Exemplary XRD patterns for TiO₂-M samples are presented in Fig. 1 a-b with detailed phase composition and crystallite sizes for all samples being listed in Table 1, Table 2, Table 3.

All obtained TiO₂-based photocatalysts consisted of mainly anatase polymorph, and two of them were composed of only this phase (ST01 and ST41), whereas FP6 and TBT samples also contained rutile (21.4%) and brookite (37.0%), respectively. The crystallite sizes of anatase and brookite in TBT samples, based on the main peaks, reached approximately 8 nm (brookite) and 8.5 nm (anatase). In the case of commercial samples, the sizes of the crystallites vary from 5 nm to 55 nm. It was found that the crystallite size of titania increased slightly after modification with metals. For example, from 7.7 nm to 16.6 nm for ST01 modified with 0.05 mol% of Pt, which was caused by post-calcination. For FP6-M samples, anatase, as the dominant polymorphic form, ranges from 93 to 97% of the TiO₂ crystalline phase. However, the pattern also showed peaks from rutile, mainly at 27.3 degree (110) (ICDD card No. 9004142). The size of rutile crystallites ranges from ca. 5 nm for pure FP6 to 14 nm for FP6-Cu0.1, whereas the anatase crystallites for all samples had a similar size of ca. 12 nm (11 nm for pure and 12.5 nm for FP6-Cu0.1). Compared to other TiO₂ matrices, ST41 photocatalysts are characterized by the largest crystallites of ca. 45 nm. In the case of bimetallic TiO₂ photocatalysts, similar crystalline properties to monometallic photocatalysts were obtained, as shown in Tables 2 and 3. It should be pointed out that the position of the peaks did not shift after titania modification with metals [2]. The presence of platinum and copper was not confirmed by XRD analysis (no peaks for platinum or copper) due to their low content (0.05-0.5 mol%) and nanometric size.

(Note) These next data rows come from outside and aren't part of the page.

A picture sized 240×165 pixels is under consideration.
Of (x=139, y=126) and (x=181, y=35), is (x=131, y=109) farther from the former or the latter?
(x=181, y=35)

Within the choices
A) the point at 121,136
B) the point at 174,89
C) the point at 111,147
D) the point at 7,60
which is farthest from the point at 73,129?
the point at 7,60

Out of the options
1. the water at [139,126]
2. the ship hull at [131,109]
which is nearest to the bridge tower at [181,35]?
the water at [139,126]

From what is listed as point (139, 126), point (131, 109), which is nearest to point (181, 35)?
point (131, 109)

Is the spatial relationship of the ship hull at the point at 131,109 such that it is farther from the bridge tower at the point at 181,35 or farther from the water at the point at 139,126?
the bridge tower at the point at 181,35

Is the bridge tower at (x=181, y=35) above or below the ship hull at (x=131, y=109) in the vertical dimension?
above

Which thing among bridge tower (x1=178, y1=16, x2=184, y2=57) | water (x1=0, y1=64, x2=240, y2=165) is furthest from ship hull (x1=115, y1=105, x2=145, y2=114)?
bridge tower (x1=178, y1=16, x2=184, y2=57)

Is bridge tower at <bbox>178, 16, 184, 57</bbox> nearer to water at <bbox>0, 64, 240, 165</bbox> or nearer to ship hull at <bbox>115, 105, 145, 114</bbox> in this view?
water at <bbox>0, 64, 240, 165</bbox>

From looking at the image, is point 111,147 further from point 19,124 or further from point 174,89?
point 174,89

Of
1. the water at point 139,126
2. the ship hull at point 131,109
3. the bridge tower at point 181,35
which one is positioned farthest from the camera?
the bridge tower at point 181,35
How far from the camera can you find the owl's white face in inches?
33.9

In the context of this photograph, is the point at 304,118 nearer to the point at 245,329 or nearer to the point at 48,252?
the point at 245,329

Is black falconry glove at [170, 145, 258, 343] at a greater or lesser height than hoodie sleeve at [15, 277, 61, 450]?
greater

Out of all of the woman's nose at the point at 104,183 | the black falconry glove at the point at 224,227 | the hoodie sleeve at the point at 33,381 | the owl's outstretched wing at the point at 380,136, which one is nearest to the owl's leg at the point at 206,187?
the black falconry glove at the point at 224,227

1.2. DR-UV/Vis spectroscopy (Fig. 2 a-b)

Fig. 2.

Exemplary DR-UV/Vis spectra of nanocomposites taken with BaSO₄ (a) and pure ST01 (b) as reference.

Photoabsorption properties of no- and metal-modified TiO₂ samples were studied by diffuse reflectance spectroscopy, and exemplary data are shown in Fig. 2 a-b.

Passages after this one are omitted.